Duas unidades exteriores de ar condicionado

Se havia fraqueza terrena de que a Madre Superiora do Mosteiro da Luz padecia, esse pecado mortal era o da soberba. Por pura vaidade, ordenou que se instalassem nas muralhas da cerca do complexo religioso existente entre a rua da Alfândega e o mar, dois aparelhos de ar condicionado produzidos no Extremo Oriente, vindos cá parar transportados em caravela porta-contentores, protegidos por placas de esferovite, entre sacas de canela e cópias da mais fina porcelana made in china.

A ilustre freira franciscana, de quem não sabemos o nome, queixava-se da humidade excessiva destas ilhas, do calor, e temia uma invasão de mosquitos, aqueles protegidos e financiados pelo projeto Life, habitantes das águas paradas existentes junto ao tank farm, alimentados pelos excedentes de combustível americano que, ao longo de muitas décadas, se foram depositando nas suas profundezas.

Estávamos nos finais do século XV e o progresso chegava à Villa da Praya muito antes desta ser da Victória e de voltar a ser vila, de facto.

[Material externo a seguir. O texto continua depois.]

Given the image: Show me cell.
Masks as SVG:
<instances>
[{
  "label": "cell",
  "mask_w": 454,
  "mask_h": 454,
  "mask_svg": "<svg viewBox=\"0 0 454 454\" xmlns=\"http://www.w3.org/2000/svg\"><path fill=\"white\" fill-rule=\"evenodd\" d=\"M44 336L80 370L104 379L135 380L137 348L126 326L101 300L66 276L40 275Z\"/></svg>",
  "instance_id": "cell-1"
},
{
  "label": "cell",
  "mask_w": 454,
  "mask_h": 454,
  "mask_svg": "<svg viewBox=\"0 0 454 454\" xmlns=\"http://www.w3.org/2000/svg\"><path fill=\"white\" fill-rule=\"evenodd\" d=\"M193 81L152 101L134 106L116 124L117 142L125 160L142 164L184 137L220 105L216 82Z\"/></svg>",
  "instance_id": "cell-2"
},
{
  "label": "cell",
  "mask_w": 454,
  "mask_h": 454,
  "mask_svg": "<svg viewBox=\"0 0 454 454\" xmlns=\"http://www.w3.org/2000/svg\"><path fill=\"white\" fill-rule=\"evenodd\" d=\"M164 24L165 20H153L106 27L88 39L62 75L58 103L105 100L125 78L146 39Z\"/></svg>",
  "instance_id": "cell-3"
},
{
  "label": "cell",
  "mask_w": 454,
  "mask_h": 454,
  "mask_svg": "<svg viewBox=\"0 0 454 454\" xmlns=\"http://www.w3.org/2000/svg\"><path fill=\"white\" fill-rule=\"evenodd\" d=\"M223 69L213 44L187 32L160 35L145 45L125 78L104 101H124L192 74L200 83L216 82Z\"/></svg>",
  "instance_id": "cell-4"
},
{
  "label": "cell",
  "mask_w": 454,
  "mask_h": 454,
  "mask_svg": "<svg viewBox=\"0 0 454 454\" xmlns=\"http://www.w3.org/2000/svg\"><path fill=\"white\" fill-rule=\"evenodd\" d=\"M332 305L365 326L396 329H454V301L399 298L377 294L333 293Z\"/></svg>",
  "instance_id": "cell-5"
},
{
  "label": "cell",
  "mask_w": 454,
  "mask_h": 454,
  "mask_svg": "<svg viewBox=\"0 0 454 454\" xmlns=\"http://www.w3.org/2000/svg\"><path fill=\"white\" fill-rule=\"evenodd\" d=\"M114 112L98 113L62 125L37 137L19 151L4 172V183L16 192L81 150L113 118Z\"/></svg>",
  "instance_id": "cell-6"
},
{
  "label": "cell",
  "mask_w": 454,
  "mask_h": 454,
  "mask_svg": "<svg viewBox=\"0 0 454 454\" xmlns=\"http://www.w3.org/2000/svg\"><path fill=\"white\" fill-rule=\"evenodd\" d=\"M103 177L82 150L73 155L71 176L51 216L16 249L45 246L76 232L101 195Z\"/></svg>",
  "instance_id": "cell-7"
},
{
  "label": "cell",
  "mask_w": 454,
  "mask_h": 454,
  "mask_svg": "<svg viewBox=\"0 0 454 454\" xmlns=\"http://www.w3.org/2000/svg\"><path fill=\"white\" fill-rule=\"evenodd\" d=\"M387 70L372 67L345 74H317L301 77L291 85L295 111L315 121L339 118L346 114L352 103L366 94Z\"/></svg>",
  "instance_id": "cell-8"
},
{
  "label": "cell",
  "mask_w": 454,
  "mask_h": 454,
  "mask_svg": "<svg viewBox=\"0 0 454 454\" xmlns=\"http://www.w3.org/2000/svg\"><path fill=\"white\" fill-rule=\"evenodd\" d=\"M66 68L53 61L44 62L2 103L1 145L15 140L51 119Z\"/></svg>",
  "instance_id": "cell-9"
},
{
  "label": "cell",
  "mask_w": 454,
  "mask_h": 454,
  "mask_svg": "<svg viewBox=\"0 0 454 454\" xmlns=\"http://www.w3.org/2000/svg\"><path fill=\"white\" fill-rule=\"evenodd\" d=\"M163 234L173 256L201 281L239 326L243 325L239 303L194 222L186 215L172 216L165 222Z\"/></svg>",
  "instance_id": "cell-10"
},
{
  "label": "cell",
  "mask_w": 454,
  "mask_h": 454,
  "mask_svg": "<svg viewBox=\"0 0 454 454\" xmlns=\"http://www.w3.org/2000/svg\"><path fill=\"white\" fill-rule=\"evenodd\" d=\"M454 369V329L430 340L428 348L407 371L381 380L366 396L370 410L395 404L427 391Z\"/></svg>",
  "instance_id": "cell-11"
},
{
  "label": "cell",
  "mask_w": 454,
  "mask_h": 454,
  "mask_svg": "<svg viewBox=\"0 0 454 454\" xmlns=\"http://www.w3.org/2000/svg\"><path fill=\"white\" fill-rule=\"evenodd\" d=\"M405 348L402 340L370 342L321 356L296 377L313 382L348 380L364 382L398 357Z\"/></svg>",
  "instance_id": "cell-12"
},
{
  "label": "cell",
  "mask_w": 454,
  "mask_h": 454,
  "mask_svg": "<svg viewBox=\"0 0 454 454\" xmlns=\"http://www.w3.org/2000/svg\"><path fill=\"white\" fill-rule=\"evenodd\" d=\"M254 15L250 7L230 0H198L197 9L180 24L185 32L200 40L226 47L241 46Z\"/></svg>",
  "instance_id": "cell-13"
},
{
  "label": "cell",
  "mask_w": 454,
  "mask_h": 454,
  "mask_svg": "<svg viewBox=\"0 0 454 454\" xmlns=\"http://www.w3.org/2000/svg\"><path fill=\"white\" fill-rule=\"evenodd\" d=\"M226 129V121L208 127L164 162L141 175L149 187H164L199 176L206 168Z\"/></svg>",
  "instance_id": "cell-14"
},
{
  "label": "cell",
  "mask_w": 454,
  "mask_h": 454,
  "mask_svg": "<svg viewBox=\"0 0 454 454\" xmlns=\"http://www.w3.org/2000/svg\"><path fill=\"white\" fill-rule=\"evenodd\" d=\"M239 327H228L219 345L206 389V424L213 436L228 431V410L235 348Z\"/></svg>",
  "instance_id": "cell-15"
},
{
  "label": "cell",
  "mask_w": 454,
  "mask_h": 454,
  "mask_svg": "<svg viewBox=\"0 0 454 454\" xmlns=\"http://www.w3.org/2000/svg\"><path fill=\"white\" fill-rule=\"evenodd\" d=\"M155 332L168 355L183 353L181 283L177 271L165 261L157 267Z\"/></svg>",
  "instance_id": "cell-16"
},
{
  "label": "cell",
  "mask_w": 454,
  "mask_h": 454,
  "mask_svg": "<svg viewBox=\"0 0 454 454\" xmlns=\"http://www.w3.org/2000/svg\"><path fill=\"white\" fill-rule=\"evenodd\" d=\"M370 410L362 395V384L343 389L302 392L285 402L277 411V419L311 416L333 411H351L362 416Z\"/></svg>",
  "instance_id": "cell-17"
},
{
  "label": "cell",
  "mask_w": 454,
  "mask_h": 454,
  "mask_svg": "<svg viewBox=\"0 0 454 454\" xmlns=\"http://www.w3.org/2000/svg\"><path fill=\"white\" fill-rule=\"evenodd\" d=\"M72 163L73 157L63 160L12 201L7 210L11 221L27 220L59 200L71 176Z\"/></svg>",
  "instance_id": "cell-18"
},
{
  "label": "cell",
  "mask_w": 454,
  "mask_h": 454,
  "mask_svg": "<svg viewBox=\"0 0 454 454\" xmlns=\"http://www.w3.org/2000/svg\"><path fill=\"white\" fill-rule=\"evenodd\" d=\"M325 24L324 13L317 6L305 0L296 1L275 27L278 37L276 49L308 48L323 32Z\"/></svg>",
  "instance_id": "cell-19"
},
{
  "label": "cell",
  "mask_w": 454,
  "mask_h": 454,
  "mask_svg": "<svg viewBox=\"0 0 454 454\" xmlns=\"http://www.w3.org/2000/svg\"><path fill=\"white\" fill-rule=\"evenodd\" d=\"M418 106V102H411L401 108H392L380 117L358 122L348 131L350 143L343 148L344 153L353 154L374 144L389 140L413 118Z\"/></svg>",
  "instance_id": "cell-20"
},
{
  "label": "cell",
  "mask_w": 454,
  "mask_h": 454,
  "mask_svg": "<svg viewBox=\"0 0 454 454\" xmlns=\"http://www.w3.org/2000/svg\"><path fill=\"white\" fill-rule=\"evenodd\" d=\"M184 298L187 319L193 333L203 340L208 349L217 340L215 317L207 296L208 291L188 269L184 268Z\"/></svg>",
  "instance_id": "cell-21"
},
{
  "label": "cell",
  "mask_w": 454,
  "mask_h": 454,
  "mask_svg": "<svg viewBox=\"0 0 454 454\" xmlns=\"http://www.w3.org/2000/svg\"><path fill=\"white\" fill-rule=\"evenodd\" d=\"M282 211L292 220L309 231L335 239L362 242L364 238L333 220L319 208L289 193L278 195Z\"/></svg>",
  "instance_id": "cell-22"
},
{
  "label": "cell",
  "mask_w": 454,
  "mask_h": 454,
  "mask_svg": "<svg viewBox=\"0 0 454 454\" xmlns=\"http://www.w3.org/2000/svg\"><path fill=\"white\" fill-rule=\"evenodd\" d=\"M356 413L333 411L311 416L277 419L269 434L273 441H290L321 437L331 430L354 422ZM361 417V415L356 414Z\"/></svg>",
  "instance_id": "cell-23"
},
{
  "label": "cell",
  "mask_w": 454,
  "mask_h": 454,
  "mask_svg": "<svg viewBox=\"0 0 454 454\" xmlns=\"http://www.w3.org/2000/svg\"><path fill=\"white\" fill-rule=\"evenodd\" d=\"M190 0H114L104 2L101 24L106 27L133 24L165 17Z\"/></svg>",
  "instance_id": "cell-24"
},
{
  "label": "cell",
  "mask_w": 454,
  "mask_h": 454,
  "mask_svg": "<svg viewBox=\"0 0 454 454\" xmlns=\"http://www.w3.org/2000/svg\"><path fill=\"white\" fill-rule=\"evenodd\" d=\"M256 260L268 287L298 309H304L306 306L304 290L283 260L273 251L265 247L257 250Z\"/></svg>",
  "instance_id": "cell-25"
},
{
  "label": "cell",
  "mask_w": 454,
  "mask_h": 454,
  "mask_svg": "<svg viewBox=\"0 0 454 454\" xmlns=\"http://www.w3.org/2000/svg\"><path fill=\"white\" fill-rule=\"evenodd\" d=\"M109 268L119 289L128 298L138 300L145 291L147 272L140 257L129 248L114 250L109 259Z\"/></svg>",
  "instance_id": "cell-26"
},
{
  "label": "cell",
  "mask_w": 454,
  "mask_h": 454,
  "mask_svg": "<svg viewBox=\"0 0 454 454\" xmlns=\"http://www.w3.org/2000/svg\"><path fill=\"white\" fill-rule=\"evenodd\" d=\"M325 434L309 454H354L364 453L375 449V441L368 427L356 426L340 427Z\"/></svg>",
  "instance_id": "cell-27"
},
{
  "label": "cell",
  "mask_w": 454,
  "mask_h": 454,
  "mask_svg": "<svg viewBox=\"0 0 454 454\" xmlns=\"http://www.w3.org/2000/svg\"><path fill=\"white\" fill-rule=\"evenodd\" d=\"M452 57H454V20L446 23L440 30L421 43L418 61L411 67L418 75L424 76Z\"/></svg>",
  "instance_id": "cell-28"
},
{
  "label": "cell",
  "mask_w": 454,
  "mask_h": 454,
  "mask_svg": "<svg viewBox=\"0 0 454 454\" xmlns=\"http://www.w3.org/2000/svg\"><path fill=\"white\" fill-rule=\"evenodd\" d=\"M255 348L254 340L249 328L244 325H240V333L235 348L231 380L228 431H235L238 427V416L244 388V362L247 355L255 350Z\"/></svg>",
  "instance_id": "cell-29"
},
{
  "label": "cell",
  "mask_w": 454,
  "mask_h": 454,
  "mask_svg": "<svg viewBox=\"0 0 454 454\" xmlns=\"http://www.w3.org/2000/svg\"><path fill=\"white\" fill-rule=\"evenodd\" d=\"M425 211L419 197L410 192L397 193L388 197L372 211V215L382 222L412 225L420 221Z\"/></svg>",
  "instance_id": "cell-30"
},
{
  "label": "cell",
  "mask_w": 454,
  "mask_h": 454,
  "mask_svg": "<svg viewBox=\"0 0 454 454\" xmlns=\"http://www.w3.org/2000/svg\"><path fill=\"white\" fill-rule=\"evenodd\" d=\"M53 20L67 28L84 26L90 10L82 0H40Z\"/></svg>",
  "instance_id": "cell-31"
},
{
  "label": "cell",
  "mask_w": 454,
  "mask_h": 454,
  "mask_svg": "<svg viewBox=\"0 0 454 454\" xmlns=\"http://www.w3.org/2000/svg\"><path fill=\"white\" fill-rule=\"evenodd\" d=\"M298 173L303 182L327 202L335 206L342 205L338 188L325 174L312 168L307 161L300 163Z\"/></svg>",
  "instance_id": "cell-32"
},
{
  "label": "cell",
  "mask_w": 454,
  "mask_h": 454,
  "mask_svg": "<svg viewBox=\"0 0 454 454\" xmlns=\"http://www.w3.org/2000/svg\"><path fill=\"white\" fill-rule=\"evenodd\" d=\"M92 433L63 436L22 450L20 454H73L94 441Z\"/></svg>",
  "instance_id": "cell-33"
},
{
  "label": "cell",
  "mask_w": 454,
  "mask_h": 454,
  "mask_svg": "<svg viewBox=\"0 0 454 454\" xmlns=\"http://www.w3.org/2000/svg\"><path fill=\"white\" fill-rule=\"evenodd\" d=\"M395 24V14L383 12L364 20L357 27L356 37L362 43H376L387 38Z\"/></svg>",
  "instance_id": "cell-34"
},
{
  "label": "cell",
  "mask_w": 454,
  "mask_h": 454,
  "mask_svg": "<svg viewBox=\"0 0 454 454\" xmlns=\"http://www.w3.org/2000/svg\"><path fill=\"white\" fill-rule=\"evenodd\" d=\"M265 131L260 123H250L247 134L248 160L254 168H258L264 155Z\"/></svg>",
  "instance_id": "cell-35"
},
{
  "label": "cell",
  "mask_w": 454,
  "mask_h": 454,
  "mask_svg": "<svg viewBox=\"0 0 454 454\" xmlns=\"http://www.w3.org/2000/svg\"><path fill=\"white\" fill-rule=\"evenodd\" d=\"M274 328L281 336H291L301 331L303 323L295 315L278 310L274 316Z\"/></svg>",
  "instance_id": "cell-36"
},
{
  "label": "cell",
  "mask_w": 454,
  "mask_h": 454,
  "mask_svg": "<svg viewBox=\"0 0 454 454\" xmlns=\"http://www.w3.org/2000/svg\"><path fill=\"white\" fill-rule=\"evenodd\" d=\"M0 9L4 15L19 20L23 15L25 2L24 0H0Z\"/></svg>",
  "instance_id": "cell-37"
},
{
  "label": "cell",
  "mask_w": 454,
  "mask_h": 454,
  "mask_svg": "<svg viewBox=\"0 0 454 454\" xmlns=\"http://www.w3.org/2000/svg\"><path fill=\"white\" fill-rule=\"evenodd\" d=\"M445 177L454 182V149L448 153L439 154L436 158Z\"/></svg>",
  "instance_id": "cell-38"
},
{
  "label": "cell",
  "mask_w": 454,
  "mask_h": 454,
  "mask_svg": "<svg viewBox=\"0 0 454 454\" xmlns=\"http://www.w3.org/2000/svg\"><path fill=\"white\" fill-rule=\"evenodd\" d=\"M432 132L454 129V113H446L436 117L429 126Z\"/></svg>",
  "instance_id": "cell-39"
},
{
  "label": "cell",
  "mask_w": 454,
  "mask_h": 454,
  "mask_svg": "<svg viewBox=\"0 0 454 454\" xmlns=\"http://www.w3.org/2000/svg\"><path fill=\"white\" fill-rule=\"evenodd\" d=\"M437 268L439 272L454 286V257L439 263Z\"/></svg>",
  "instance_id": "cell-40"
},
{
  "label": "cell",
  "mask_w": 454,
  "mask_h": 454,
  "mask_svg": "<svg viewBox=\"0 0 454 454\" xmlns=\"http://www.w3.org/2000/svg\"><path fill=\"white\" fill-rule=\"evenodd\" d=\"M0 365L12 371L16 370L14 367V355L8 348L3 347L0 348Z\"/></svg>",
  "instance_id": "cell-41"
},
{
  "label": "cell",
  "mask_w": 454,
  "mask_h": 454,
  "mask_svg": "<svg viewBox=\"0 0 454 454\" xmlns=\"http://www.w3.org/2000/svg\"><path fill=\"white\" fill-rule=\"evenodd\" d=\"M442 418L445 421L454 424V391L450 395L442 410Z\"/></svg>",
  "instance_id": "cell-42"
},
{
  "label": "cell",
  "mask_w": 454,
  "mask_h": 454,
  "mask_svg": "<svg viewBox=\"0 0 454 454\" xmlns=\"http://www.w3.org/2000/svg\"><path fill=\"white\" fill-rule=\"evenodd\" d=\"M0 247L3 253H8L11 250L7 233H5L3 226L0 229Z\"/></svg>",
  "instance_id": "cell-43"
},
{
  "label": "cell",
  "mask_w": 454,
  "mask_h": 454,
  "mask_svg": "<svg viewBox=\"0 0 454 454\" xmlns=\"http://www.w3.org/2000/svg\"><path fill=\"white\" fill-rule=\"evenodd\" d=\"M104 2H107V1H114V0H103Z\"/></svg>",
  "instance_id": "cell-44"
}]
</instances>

Passados mais de quinhentos anos, aqueles dois objetos, ainda ali estão, bem preservados, para contar a sua história. Resistiram a terramotos, a batalhas, a demolições, a remodelações. Até José Silvestre Ribeiro, o original, não teve coragem para os mandar retirar, ainda que nos idos de oitocentos a aplicação da Lei e da regulamentação de gestão territorial fosse alvo de uma interpretação livre, elástica, diria mesmo que criativa, quanto ao que aquela zona da então vila, agora cidade, diz respeito. Felizmente, no século XXI, a Lei é para cumprir… e cumpre-se, não olhando a quem ou ao que se aplica ou à forma de financiamentos.

Lei é Lei e o garante disso começa pela formação académica e experiência profissional de quem nos gere, aliados ao seu grande sentido ético e de justiça, dando-nos garantias acrescidas de equidade no tratamento, acesso à informação e conhecimento do futuro. Aqui não há quem saia privilegiado. Aqui não há quem seja prejudicado.

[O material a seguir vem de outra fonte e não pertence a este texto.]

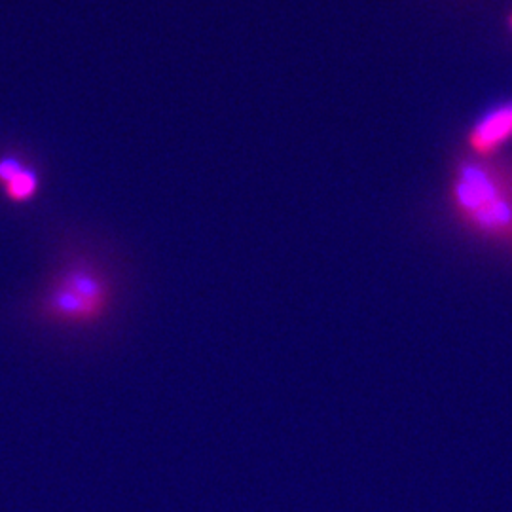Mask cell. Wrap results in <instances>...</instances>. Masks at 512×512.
<instances>
[{"instance_id":"cell-1","label":"cell","mask_w":512,"mask_h":512,"mask_svg":"<svg viewBox=\"0 0 512 512\" xmlns=\"http://www.w3.org/2000/svg\"><path fill=\"white\" fill-rule=\"evenodd\" d=\"M110 306L107 279L90 264L74 262L65 268L44 296L42 311L63 325H90L101 319Z\"/></svg>"},{"instance_id":"cell-2","label":"cell","mask_w":512,"mask_h":512,"mask_svg":"<svg viewBox=\"0 0 512 512\" xmlns=\"http://www.w3.org/2000/svg\"><path fill=\"white\" fill-rule=\"evenodd\" d=\"M512 133V107H499L482 116L469 135L471 147L486 154L509 139Z\"/></svg>"},{"instance_id":"cell-3","label":"cell","mask_w":512,"mask_h":512,"mask_svg":"<svg viewBox=\"0 0 512 512\" xmlns=\"http://www.w3.org/2000/svg\"><path fill=\"white\" fill-rule=\"evenodd\" d=\"M2 188H4V196L10 202L27 203L33 200L38 192L37 171L29 165H23L18 175L8 183L2 184Z\"/></svg>"},{"instance_id":"cell-4","label":"cell","mask_w":512,"mask_h":512,"mask_svg":"<svg viewBox=\"0 0 512 512\" xmlns=\"http://www.w3.org/2000/svg\"><path fill=\"white\" fill-rule=\"evenodd\" d=\"M23 160L16 154H8L0 158V184H6L10 179H14L23 167Z\"/></svg>"},{"instance_id":"cell-5","label":"cell","mask_w":512,"mask_h":512,"mask_svg":"<svg viewBox=\"0 0 512 512\" xmlns=\"http://www.w3.org/2000/svg\"><path fill=\"white\" fill-rule=\"evenodd\" d=\"M511 27H512V18H511Z\"/></svg>"}]
</instances>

Álvaro Martins Homem, desde o início, foi contra a instalação daquele equipamento que, segundo ele, diminuiria a capacidade defensiva do burgo praiense. Contudo, a Madre era poderosa, levando a sua avante. Ninguém sabe com que linhas se cosia a senhora, mas o certo é que nem a polícia da cultura daquele tempo, tão lesta na culpabilização dos fracos, fez o que quer que seja, permitindo que se desvirtuasse, demolisse, enterrasse e ocultasse património que nem se preocupou em saber se existia. Talvez até nem existisse. Ou existe?

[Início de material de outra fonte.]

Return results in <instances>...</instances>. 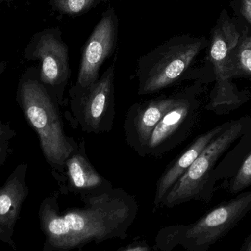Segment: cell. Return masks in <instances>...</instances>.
I'll return each mask as SVG.
<instances>
[{
    "instance_id": "7",
    "label": "cell",
    "mask_w": 251,
    "mask_h": 251,
    "mask_svg": "<svg viewBox=\"0 0 251 251\" xmlns=\"http://www.w3.org/2000/svg\"><path fill=\"white\" fill-rule=\"evenodd\" d=\"M27 60L41 63L39 79L60 107L66 105L65 91L71 76L69 50L58 28L36 34L25 50Z\"/></svg>"
},
{
    "instance_id": "3",
    "label": "cell",
    "mask_w": 251,
    "mask_h": 251,
    "mask_svg": "<svg viewBox=\"0 0 251 251\" xmlns=\"http://www.w3.org/2000/svg\"><path fill=\"white\" fill-rule=\"evenodd\" d=\"M251 209V191L220 205L193 224L168 226L155 238L154 249L172 251L181 246L188 251H207L232 229Z\"/></svg>"
},
{
    "instance_id": "9",
    "label": "cell",
    "mask_w": 251,
    "mask_h": 251,
    "mask_svg": "<svg viewBox=\"0 0 251 251\" xmlns=\"http://www.w3.org/2000/svg\"><path fill=\"white\" fill-rule=\"evenodd\" d=\"M183 91L162 95L153 100L133 104L127 112L124 129L128 146L140 156L155 127L162 118L172 110L181 100Z\"/></svg>"
},
{
    "instance_id": "5",
    "label": "cell",
    "mask_w": 251,
    "mask_h": 251,
    "mask_svg": "<svg viewBox=\"0 0 251 251\" xmlns=\"http://www.w3.org/2000/svg\"><path fill=\"white\" fill-rule=\"evenodd\" d=\"M115 79L116 60L94 83L71 87L67 100L69 110L65 117L72 127L96 134L113 129L116 116Z\"/></svg>"
},
{
    "instance_id": "20",
    "label": "cell",
    "mask_w": 251,
    "mask_h": 251,
    "mask_svg": "<svg viewBox=\"0 0 251 251\" xmlns=\"http://www.w3.org/2000/svg\"><path fill=\"white\" fill-rule=\"evenodd\" d=\"M241 12L248 22L251 24V0H242Z\"/></svg>"
},
{
    "instance_id": "1",
    "label": "cell",
    "mask_w": 251,
    "mask_h": 251,
    "mask_svg": "<svg viewBox=\"0 0 251 251\" xmlns=\"http://www.w3.org/2000/svg\"><path fill=\"white\" fill-rule=\"evenodd\" d=\"M85 206L60 213L58 194L43 200L40 224L45 236L43 251H69L94 242L125 240L137 218L138 204L122 188L82 199Z\"/></svg>"
},
{
    "instance_id": "12",
    "label": "cell",
    "mask_w": 251,
    "mask_h": 251,
    "mask_svg": "<svg viewBox=\"0 0 251 251\" xmlns=\"http://www.w3.org/2000/svg\"><path fill=\"white\" fill-rule=\"evenodd\" d=\"M27 170L26 163L18 165L0 187V241L15 251L16 247L13 240L15 226L29 195L26 182Z\"/></svg>"
},
{
    "instance_id": "22",
    "label": "cell",
    "mask_w": 251,
    "mask_h": 251,
    "mask_svg": "<svg viewBox=\"0 0 251 251\" xmlns=\"http://www.w3.org/2000/svg\"><path fill=\"white\" fill-rule=\"evenodd\" d=\"M6 68H7V63L4 61L0 62V76L4 73Z\"/></svg>"
},
{
    "instance_id": "16",
    "label": "cell",
    "mask_w": 251,
    "mask_h": 251,
    "mask_svg": "<svg viewBox=\"0 0 251 251\" xmlns=\"http://www.w3.org/2000/svg\"><path fill=\"white\" fill-rule=\"evenodd\" d=\"M107 1L108 0H51V4L54 10L61 14L77 17Z\"/></svg>"
},
{
    "instance_id": "18",
    "label": "cell",
    "mask_w": 251,
    "mask_h": 251,
    "mask_svg": "<svg viewBox=\"0 0 251 251\" xmlns=\"http://www.w3.org/2000/svg\"><path fill=\"white\" fill-rule=\"evenodd\" d=\"M251 185V153L234 177L230 191L233 194L240 193Z\"/></svg>"
},
{
    "instance_id": "4",
    "label": "cell",
    "mask_w": 251,
    "mask_h": 251,
    "mask_svg": "<svg viewBox=\"0 0 251 251\" xmlns=\"http://www.w3.org/2000/svg\"><path fill=\"white\" fill-rule=\"evenodd\" d=\"M206 45L204 38L176 35L141 56L135 72L137 94H156L175 85Z\"/></svg>"
},
{
    "instance_id": "13",
    "label": "cell",
    "mask_w": 251,
    "mask_h": 251,
    "mask_svg": "<svg viewBox=\"0 0 251 251\" xmlns=\"http://www.w3.org/2000/svg\"><path fill=\"white\" fill-rule=\"evenodd\" d=\"M240 41V34L232 22L224 19L212 32L209 48V59L213 66L218 91L224 92L231 89V61Z\"/></svg>"
},
{
    "instance_id": "15",
    "label": "cell",
    "mask_w": 251,
    "mask_h": 251,
    "mask_svg": "<svg viewBox=\"0 0 251 251\" xmlns=\"http://www.w3.org/2000/svg\"><path fill=\"white\" fill-rule=\"evenodd\" d=\"M231 77L251 75V36L239 43L231 57Z\"/></svg>"
},
{
    "instance_id": "14",
    "label": "cell",
    "mask_w": 251,
    "mask_h": 251,
    "mask_svg": "<svg viewBox=\"0 0 251 251\" xmlns=\"http://www.w3.org/2000/svg\"><path fill=\"white\" fill-rule=\"evenodd\" d=\"M227 125L228 124L218 126L198 137L187 150L168 166L161 176L156 184L153 201L155 209L161 206V203L173 186L184 175V173L191 166L192 164L199 157L206 146L228 126Z\"/></svg>"
},
{
    "instance_id": "6",
    "label": "cell",
    "mask_w": 251,
    "mask_h": 251,
    "mask_svg": "<svg viewBox=\"0 0 251 251\" xmlns=\"http://www.w3.org/2000/svg\"><path fill=\"white\" fill-rule=\"evenodd\" d=\"M243 125L235 122L228 125L215 137L173 186L161 203V206L171 209L191 200H206L209 174L220 156L240 137Z\"/></svg>"
},
{
    "instance_id": "21",
    "label": "cell",
    "mask_w": 251,
    "mask_h": 251,
    "mask_svg": "<svg viewBox=\"0 0 251 251\" xmlns=\"http://www.w3.org/2000/svg\"><path fill=\"white\" fill-rule=\"evenodd\" d=\"M240 251H251V234L246 239Z\"/></svg>"
},
{
    "instance_id": "11",
    "label": "cell",
    "mask_w": 251,
    "mask_h": 251,
    "mask_svg": "<svg viewBox=\"0 0 251 251\" xmlns=\"http://www.w3.org/2000/svg\"><path fill=\"white\" fill-rule=\"evenodd\" d=\"M113 184L97 171L88 159L85 141L81 140L65 163L63 182L60 187L63 194L72 193L81 200L105 193Z\"/></svg>"
},
{
    "instance_id": "17",
    "label": "cell",
    "mask_w": 251,
    "mask_h": 251,
    "mask_svg": "<svg viewBox=\"0 0 251 251\" xmlns=\"http://www.w3.org/2000/svg\"><path fill=\"white\" fill-rule=\"evenodd\" d=\"M16 135L17 132L10 124L4 123L0 119V173L10 153V141Z\"/></svg>"
},
{
    "instance_id": "19",
    "label": "cell",
    "mask_w": 251,
    "mask_h": 251,
    "mask_svg": "<svg viewBox=\"0 0 251 251\" xmlns=\"http://www.w3.org/2000/svg\"><path fill=\"white\" fill-rule=\"evenodd\" d=\"M116 251H151V248L146 240H135Z\"/></svg>"
},
{
    "instance_id": "2",
    "label": "cell",
    "mask_w": 251,
    "mask_h": 251,
    "mask_svg": "<svg viewBox=\"0 0 251 251\" xmlns=\"http://www.w3.org/2000/svg\"><path fill=\"white\" fill-rule=\"evenodd\" d=\"M16 101L26 122L38 134L44 158L61 187L66 159L79 143L65 132L60 107L40 81L38 69L30 68L22 74Z\"/></svg>"
},
{
    "instance_id": "10",
    "label": "cell",
    "mask_w": 251,
    "mask_h": 251,
    "mask_svg": "<svg viewBox=\"0 0 251 251\" xmlns=\"http://www.w3.org/2000/svg\"><path fill=\"white\" fill-rule=\"evenodd\" d=\"M194 109L195 102L191 96L187 91H183L178 104L155 127L143 156L159 157L180 144L191 124Z\"/></svg>"
},
{
    "instance_id": "8",
    "label": "cell",
    "mask_w": 251,
    "mask_h": 251,
    "mask_svg": "<svg viewBox=\"0 0 251 251\" xmlns=\"http://www.w3.org/2000/svg\"><path fill=\"white\" fill-rule=\"evenodd\" d=\"M119 25V18L114 7H110L102 13L82 49L75 85L88 86L100 79V69L114 53L117 46Z\"/></svg>"
}]
</instances>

Passados cinco séculos, finalmente, em boa hora, recorrendo à mais rigorosa e engenhosa técnica financeira, a Câmara Municipal conseguiu arranjar seis mil contos para executar a obra. Sim, foi preciso arranjar essa exorbitância monetária, seis mil contos, trinta mil euros, para que, agora, a grande obra se concretizasse e, nas palavras do autarca, demonstrar que o município “tem uma sustentabilidade financeira que lhe permite estar na vanguarda na execução e captação de investimento europeu”. Menos senhor presidente, menos…. Seis mil contos… Se ter trinta mil euros para investir é vanguarda…. vou ali e já venho!! E quanto ao “captar investimento”, por favor senhor presidente…

Enfim, se há assim tanta capacidade financeira e de financiamento para áreas como a cultura, quando é que pensa construir um verdadeiro museu da cidade? Um local onde os praienses, pronto, os turistas possam conhecer a história da cidade, as suas muralhas, os conventos, o que resta deles, as suas cercas, as ermidas e igrejas que foram desaparecendo, as portas da vila, as suas figuras verdadeiramente históricas, enfim, as nossas reais origens e, quem sabe, alguns objetos futuristas que, sem percebermos como, cá vieram parar, há séculos, vindos dos quatro cantos do mundo e até do futuro.